Non me la sento di raccontare com’è andato lo stupro perché mi sembra inutile offrire ad altri dettagli che possano risvegliare interessi morbosi da parte di qualcuno. E’ successo e io sto comunque bene. Nella scelta di tenere mia figlia hanno influito tantissimi fattori. Subito dopo sono emigrata in un’altra nazione. Non avrei corso il rischio di incrociare quello stronzo. Ho cominciato un’altra vita, altro lavoro e altri amori. Ricordo che al momento di preparare la valigia portai con me un vecchio libro per bambini che mi aveva regalato mio padre. Come se sapessi quel che stava per succedere. Ancora non sapevo della gravidanza. Volevo solo respirare un’aria diversa e togliermi di dosso lo stigma della stuprata.
Sapevano in tanti quello che era successo. Amici e amiche, persone che conoscevano il mio stupratore e che hanno reagito ciascuno in modo diverso. Chi mi ha creduta, chi invece no. Mi sono detta che non era per me fondamentale ottenere un riconoscimento sociale in quanto “vittima”. Io non volevo esserlo, non volevo essere considerata tale. Io ero quella che voleva riprendere in mano la propria vita per gestirla senza influenza alcuna. Così ho preso e sono partita.
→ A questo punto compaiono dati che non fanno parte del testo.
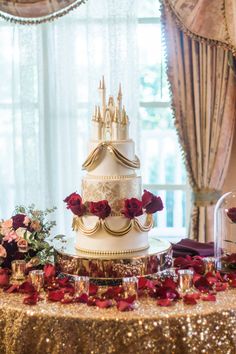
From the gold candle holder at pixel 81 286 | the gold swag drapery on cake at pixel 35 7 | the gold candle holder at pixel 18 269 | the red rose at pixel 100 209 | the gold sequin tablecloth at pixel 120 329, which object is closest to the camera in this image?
the gold sequin tablecloth at pixel 120 329

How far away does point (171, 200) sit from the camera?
450cm

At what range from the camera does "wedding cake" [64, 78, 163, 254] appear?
256 cm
La mia bambina ha oggi nove anni. Parla un’altra lingua, ha due genitori strepitosi, e scusate la modestia, ed è felice, serena, sprizza allegria da tutti i pori. Quando l’ho avuta ero veramente a terra, perché ancora non avevo elaborato quello che mi era successo e perché stavo lottando contro tutti per tenere una figlia che sembrava un dispetto a tutto il mondo. La guarderai e ti ricorderai di lui, mi dicevano. La odierai. Invece io la amo. La adoriamo. Siamo una famiglia e lei non saprà mai, per quel che ci è possibile, cosa significa subire una scelta che coinvolge il corpo e la sessualità.
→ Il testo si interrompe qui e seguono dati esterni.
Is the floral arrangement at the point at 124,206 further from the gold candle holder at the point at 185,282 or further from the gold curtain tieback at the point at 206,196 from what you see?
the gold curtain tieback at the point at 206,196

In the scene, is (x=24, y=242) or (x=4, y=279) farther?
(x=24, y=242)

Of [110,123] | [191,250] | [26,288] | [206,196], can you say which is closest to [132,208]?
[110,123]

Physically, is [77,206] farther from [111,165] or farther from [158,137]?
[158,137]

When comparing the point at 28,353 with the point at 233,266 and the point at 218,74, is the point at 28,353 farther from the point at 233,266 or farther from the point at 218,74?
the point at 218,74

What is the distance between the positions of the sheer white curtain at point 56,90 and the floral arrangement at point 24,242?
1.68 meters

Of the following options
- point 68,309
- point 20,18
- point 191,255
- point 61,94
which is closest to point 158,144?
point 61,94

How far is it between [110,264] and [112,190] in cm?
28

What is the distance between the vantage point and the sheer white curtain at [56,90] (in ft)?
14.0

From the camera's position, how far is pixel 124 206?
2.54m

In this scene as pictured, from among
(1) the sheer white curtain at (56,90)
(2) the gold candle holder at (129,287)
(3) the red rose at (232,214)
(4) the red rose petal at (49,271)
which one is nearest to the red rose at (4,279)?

In fin dei conti, quello che volevo dire, partecipando al bel dibattito sulla maternità che ospita il blog, è che un figlio dovrebbe essere sempre una scelta, non una imposizione. Io non mi sento una martire o una santa per aver tenuto mia figlia. Non sono migliore di chi avrebbe abortito al posto mio. So solo che per me è stato meglio così e che c’è voluta tanta forza per andare contro tutto e tutti e fare quello che volevo. Mia figlia è il risultato della mia tenacia e testardaggine. Lei è lo specchio della mia reazione ad una esperienza sgradevole. In qualche modo io ho vinto, ho affermato la mia capacità di autodeterminazione scegliendo di rendere mia quella creatura che doveva rappresentare per me un ulteriore abuso.
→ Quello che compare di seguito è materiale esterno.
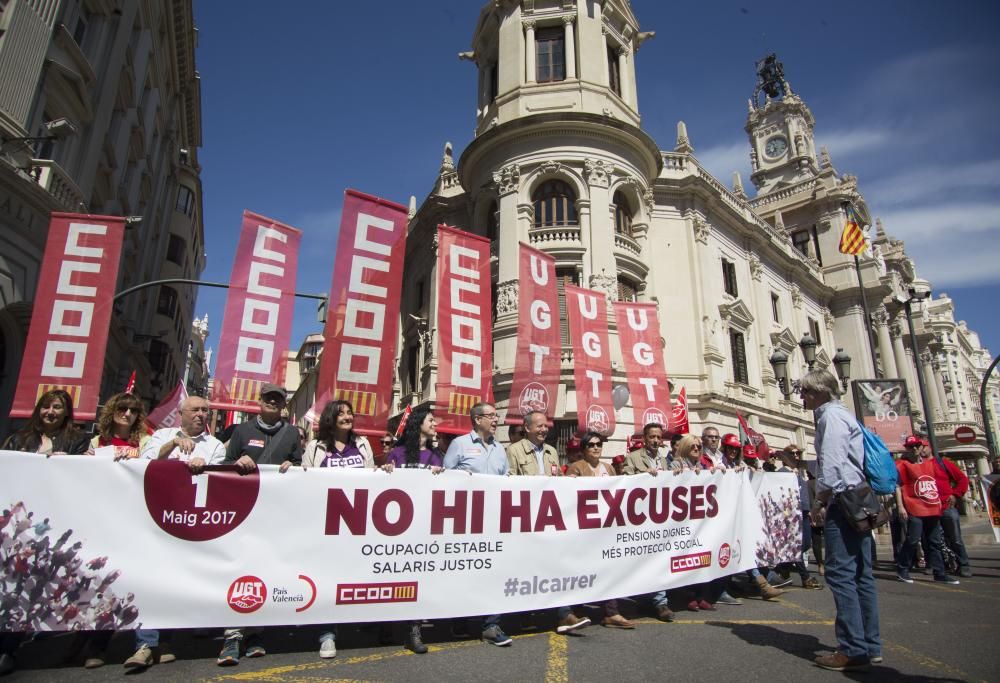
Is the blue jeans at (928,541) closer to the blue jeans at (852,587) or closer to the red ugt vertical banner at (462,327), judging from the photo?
the blue jeans at (852,587)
So che se non avessi accanto una compagna forse sarebbe stato più complicato, perché da quel che ho visto, con gli uomini della mia famiglia, per loro è una cosa più difficile da accettare. Credo che un uomo, accanto a me, si sarebbe sentito defraudato di qualcosa e avrebbe visto quella figlia come uno smacco a lui, unico detentore, in termini culturali, del possesso del mio corpo. Penso che un uomo avrebbe sofferto nel vedere riflessa sul volto di quella figlia anche l’impotenza per non avermi difesa. Sono retaggi che certi uomini non hanno ancora abbandonato. Non si sono liberati da quelle leggi sull’onore, il possesso, la protezione di una donna che consideri di tua proprietà. In altri tempi si diceva che stuprare una donna era un’offesa all’uomo che la possedeva o alla morale pubblica e non alla donna stessa. In alcuni paesi le donne stuprate vengono condannate per adulterio o per aver “fornicato”, con un uomo che non è il marito. Non so se questo retaggio sia scomparso in modo definitivo dalla nostra cultura. Perciò penso che forse sarebbe stato più difficile.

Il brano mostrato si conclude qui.